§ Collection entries
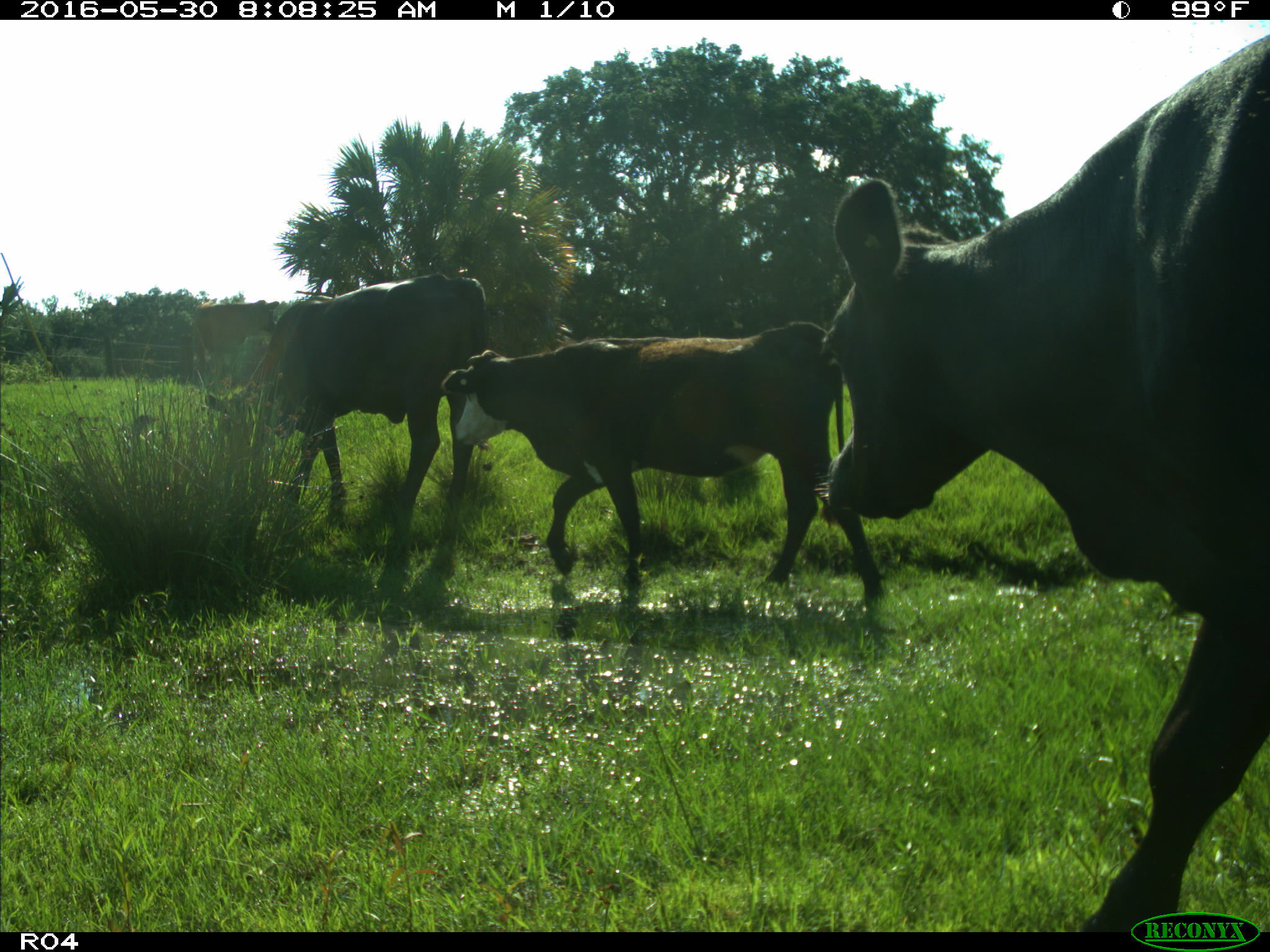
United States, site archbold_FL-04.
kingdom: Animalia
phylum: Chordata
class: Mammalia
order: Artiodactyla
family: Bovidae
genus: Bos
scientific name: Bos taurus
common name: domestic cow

§ PROBLEM DESCRIPTION
With the line containing "phylum: Chordata" as the first and the last line of the data as the final one, copy every line between them exactly, those two included.

§ SOLUTION TO THIS PROBLEM
phylum: Chordata
class: Mammalia
order: Artiodactyla
family: Bovidae
genus: Bos
scientific name: Bos taurus
common name: domestic cow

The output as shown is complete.